Nearly one-half of respondents, 48 percent, are concerned the virus-induced recession will impact their credit score, either because of financial fallout from the stock market, a missed paycheck, or other factors. And the results revealed a key insight underneath that headline stat: younger Americans are far more anxious about damaged credit from COVID-19 than older Americans.

The Harris Poll found that 62 percent of Americans aged 18-44 think the virus will have an impact on their credit score, compared with only 27 percent of adults aged 55+.

Perhaps the greater anxiety among younger Americans is due to a lack of solid grounding or education into what makes up a credit score.

The majority of respondents erroneously believe that income, 69 percent, and rent payment history, 81 percent, can impact a credit score. Rent is rarely figured into traditional credit scores. While income has a big effect on a consumer’s ability to borrow (most banks ask for it), it does not factor directly into traditional credit scores.

Those aged 18-44 (62 percent) are much more inclined to get this wrong than older adults aged 55+ (27 percent). Younger Americans ages 18-54 (56 percent) are also more likely to worry about a missed paycheck’s impact on their credit score going down than older Americans ages 55+ (31 percent).

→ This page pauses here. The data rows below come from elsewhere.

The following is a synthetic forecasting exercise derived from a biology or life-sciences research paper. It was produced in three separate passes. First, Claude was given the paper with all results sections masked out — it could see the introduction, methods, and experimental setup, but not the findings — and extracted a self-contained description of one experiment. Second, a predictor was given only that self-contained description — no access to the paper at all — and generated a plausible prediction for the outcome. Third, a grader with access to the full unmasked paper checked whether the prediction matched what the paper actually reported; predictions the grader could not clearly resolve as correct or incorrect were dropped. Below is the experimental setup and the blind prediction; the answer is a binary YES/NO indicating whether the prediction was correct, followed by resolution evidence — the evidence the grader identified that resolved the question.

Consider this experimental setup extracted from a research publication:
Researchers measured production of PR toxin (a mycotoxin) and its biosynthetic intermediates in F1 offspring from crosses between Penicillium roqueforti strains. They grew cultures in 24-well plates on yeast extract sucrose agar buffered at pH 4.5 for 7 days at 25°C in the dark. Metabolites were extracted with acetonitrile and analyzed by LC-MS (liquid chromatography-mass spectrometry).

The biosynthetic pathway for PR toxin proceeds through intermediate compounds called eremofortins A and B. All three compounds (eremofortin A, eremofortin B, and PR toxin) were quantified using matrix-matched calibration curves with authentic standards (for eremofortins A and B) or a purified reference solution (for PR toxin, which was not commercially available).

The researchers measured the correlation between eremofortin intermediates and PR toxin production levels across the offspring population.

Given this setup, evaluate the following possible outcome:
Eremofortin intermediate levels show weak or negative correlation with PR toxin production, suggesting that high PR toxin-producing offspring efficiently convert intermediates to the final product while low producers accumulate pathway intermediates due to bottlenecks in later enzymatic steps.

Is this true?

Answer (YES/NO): YES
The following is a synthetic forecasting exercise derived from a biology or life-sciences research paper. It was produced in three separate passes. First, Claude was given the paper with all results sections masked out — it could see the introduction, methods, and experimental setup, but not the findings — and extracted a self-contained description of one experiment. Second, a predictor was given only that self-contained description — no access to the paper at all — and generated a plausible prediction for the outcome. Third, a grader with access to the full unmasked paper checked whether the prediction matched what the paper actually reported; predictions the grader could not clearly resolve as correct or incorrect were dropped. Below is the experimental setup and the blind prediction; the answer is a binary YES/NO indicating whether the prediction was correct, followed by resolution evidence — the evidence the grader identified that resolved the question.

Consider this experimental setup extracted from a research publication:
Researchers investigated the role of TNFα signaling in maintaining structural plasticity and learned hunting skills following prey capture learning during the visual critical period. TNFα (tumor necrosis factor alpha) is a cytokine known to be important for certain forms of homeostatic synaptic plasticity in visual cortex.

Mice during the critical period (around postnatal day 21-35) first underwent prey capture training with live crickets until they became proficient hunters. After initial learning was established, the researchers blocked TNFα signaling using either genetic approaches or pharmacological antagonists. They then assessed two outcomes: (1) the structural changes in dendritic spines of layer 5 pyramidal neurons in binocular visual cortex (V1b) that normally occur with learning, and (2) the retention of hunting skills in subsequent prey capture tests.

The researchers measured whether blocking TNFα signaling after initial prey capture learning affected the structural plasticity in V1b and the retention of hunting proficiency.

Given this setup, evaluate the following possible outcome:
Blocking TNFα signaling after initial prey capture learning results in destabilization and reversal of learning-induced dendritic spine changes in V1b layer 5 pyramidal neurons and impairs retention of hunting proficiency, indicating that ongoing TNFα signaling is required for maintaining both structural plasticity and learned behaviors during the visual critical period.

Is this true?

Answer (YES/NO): NO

While the government and consumer advocates continue to roll out programs to protect consumers, consumers should be aware they can call their lenders directly to explain their situation and request help in the short term. The Consumer Data Industry Association has issued guidance to lenders on how to report accounts in forbearance due to COVID-19 to the credit bureaus. Accounts that are current but granted forbearance will continue to be reported to the bureaus as current, but lenders may choose to also report one of two special comment codes: AW (affected by natural disaster) and CP (forbearance).